The Alton Museum of History and Art, sometimes known as the Robert Wadlow Museum, in Alton, Illinois was founded in 1971 as a not for profit organization. It is located in Loomis Hall, named for Rev. Hubbel Loomis, on the grounds of the former Rock Spring Alton Baptist Seminary established by missionary John Mason Peck, later renamed Shurtleff College, and presently the home of the Southern Illinois University School of Dental Medicine. The building, which has Underground Railroad history, was constructed as the original chapel/classroom of the seminary c.1820 and the sanctuary was modified in the early 1900s to be a two-story building with a rear classroom and laboratory addition. The building is the state's second oldest remaining college building.

Although most known for its collection related to Robert Wadlow (the Alton Giant), it also has exhibits on Lewis & Clark, the Alton Confederate Prison and the Lincoln–Douglas debates as well as that of the region's Native American populations.
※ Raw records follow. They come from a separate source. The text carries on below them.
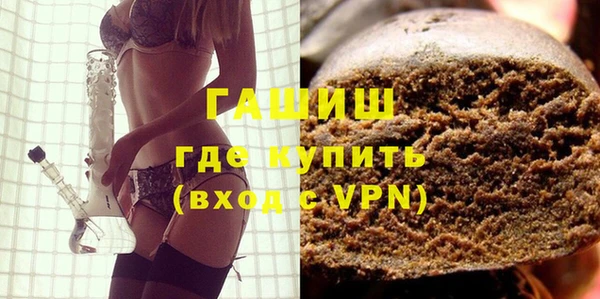 мефедрон мука Бронницы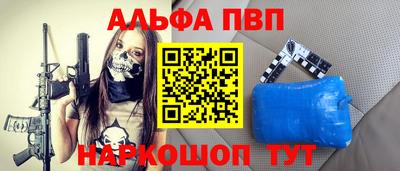 ПСИЛОЦИБИНОВЫЕ ГРИБЫ Усть-Джегута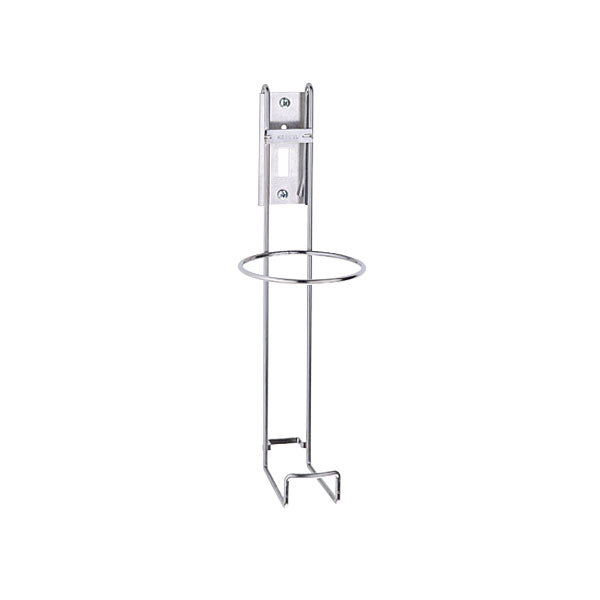 Amsino 43426-05 Single Long Canister Support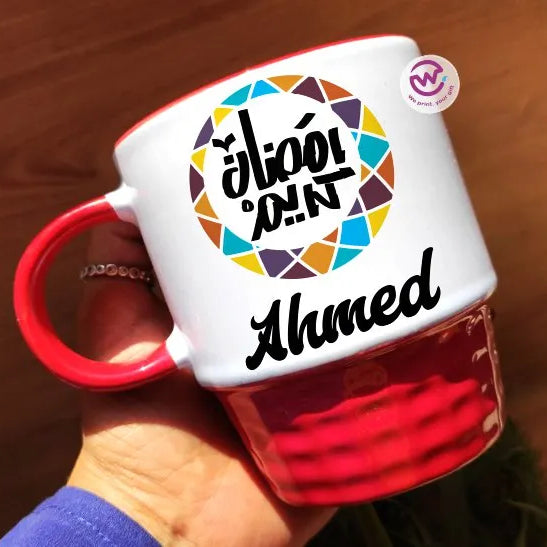 Ribbed Mug- Ramadan Theme - WE PRINT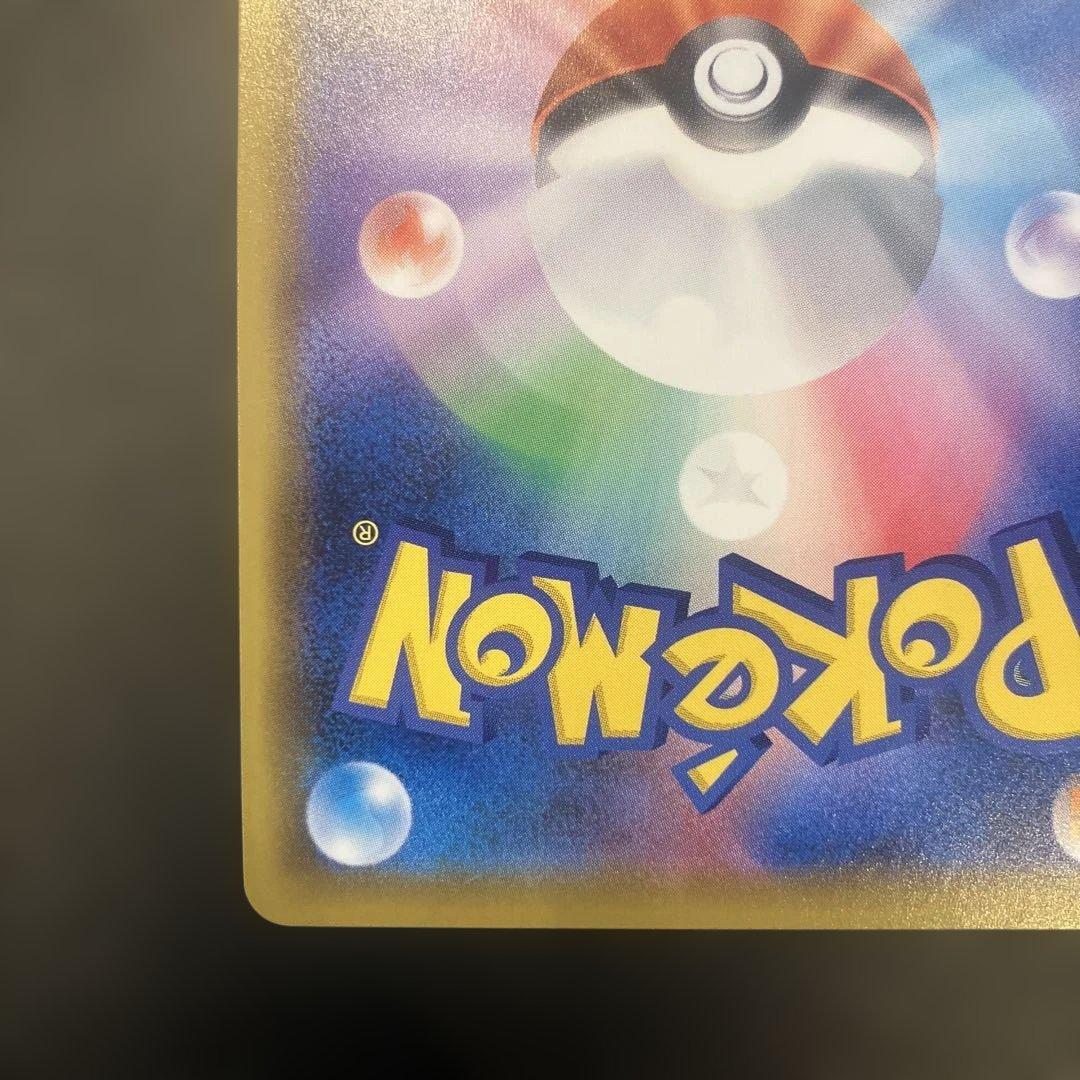 ファイヤー&サンダー&フリーザーGX UR SM12a TAG TEAM GX…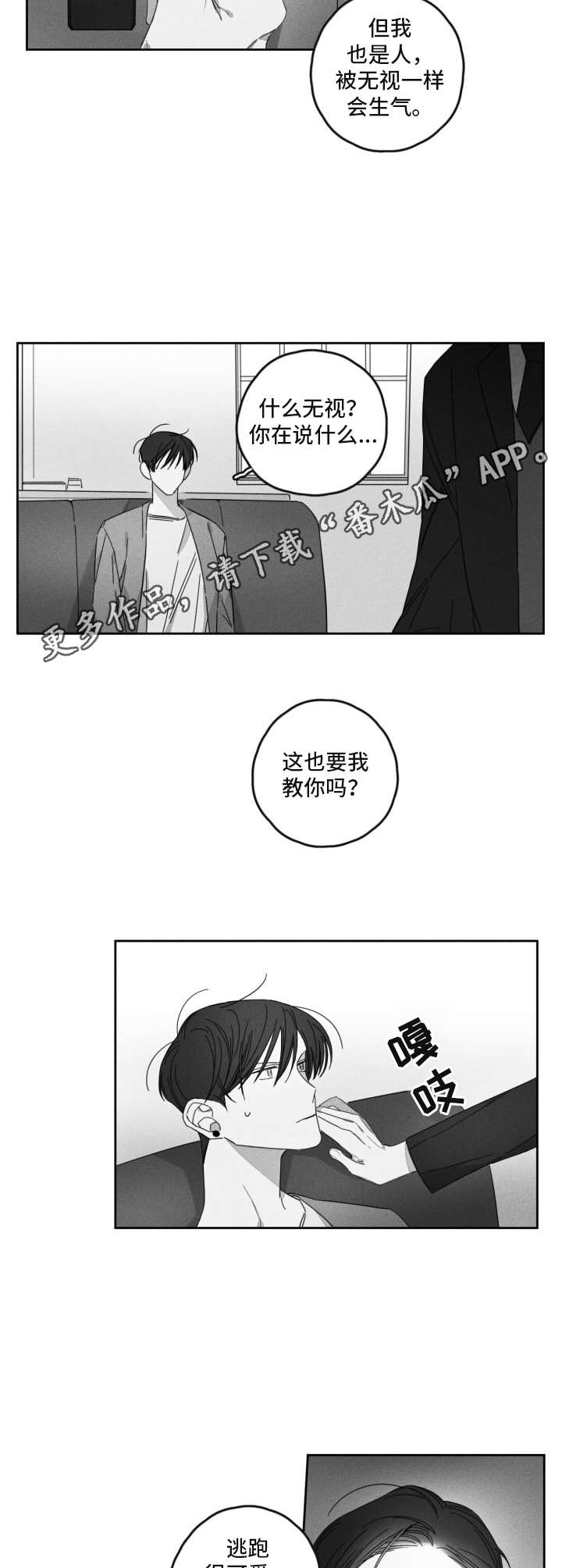 第16章：气氛不对8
It serves to help preserve the history and heritage of its community; it continues to demonstrate the artistic interests and achievement of its residents.

The museum also owns two homes in the town, the Koenig House and the Wilhelm House, which were donated to the museum by Corida Koenig Hanna in 1987. The Koenig House was repaired in 1990, but both homes present challenges for the museum despite their uses for programming.

The museum temporarily closed in 2020 due to the COVID-19 pandemic and remains closed as of 2024.